The center of the film involves the journey
toward the coast, which Faron and Kee undertake with Julian, Luke and Miriam (Pam
Ferris), who is both watchdog and nurse. Along the way, they are pursued by
Homeland Security troops, and there is a chase scene with one of the most
sudden and violent moments I have ever seen in a film. Not all of the chases in
all of the Bournes equal this one, shot in a single take by one camera, for
impact.
Here again, the action scenes seem rooted in
sweat and desperation. Small details: Even in the midst of a firefight, dogs
scamper in the streets. Faron's hand reaches out to touch and reassure the
nearest animal, and I was reminded of Jack London's belief that dogs (not cats
so much) see us as their gods. Apparently sterility affects only humans on
Earth; when we are gone, will the dogs still tirelessly search for us?
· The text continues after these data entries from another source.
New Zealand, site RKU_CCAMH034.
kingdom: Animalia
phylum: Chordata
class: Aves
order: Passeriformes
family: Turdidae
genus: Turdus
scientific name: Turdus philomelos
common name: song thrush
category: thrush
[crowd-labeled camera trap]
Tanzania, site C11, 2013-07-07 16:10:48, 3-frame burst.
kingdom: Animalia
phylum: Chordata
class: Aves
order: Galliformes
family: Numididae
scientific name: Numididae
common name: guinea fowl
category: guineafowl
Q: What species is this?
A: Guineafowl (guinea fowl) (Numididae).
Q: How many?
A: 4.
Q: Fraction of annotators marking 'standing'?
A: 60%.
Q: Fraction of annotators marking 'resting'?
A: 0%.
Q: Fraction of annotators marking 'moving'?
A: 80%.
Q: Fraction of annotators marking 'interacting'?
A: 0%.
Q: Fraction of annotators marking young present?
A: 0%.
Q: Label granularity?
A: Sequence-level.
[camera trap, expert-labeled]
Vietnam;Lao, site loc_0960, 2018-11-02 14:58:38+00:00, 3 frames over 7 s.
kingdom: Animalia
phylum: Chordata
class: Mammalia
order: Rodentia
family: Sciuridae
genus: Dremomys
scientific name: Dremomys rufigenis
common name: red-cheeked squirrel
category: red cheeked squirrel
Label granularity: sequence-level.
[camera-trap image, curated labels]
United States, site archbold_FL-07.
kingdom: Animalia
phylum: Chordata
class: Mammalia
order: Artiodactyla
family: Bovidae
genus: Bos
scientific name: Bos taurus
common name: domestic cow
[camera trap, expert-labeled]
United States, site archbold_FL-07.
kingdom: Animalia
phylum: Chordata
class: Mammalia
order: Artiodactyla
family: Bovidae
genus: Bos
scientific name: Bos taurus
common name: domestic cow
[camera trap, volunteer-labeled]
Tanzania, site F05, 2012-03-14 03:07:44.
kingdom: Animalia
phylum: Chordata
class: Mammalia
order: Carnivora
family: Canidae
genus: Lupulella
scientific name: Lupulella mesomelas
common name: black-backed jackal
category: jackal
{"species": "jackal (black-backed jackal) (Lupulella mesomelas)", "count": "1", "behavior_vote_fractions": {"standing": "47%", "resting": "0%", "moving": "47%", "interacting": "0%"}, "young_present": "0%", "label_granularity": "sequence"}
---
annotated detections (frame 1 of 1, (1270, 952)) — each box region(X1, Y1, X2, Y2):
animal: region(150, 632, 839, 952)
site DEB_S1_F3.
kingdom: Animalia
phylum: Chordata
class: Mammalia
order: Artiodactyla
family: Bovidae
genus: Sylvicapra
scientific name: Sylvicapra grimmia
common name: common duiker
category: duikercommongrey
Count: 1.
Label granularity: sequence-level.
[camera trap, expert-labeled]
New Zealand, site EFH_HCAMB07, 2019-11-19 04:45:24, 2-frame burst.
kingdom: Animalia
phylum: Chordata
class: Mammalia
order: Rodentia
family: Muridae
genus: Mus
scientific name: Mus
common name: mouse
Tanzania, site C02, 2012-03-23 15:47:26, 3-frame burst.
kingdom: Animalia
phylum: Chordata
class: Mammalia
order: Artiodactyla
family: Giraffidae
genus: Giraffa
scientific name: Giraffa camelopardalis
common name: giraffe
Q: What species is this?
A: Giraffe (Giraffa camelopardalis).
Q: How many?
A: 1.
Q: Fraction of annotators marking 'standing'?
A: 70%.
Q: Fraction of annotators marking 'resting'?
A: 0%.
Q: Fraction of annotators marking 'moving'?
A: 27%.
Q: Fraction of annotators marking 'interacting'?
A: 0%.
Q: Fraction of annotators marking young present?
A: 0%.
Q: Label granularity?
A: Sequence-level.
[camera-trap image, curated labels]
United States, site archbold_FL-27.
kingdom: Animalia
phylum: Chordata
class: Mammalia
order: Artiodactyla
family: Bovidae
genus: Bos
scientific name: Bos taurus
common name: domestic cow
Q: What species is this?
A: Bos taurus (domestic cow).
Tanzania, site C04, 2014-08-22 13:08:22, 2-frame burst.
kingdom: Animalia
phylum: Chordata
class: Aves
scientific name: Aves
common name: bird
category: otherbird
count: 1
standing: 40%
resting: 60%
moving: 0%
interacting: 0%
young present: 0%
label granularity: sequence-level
I wanted to use Hitchcock's term "MacGuffin”....The lack of children and the possibility of children are the MacGuffins in
"Children of Men," inspiring all the action, but the movie significantly
never tells us why children stopped being born, or how they might become
possible again. The children-as-MacGuffin is simply a dramatic device to avoid
actual politics while showing how the world is slipping away from civility and
co-existence. The film is not really about children; it is about men and women,
and civilization, and the way that fear can be used to justify a police state.
I admire that plot decision. I would have felt
let down if the movie had a more decisive outcome; it is about the struggle,
not the victor, and the climax in my opinion is open-ended. The performances
are crucial, because all of these characters have so completely internalized
their world that they make it palpable, and themselves utterly convincing.
Cuaron fulfills the promise of futuristic
fiction; characters do not wear strange costumes or visit the moon, and the
cities are not plastic hallucinations, but look just like today, except tired
and shabby. Here is certainly a world ending not with a bang but a whimper, and
the film serves as a cautionary warning. The only thing we will have to fear in
the future, we learn, is the past itself.
PS: This film is also very self-aware; i.e. it knows its roots. For example,
a brilliant scene featuring the brilliant and underrated Danny Huston
as a "Noah of the arts", living alone with his deranged 20something son
in a revamped Tate Modern, manages to throw in a Pink Floyd cover. And there are the obvious allusions to 1984 or Brave New World, what with the government-approved suicide rations and overbearing bureaucracy.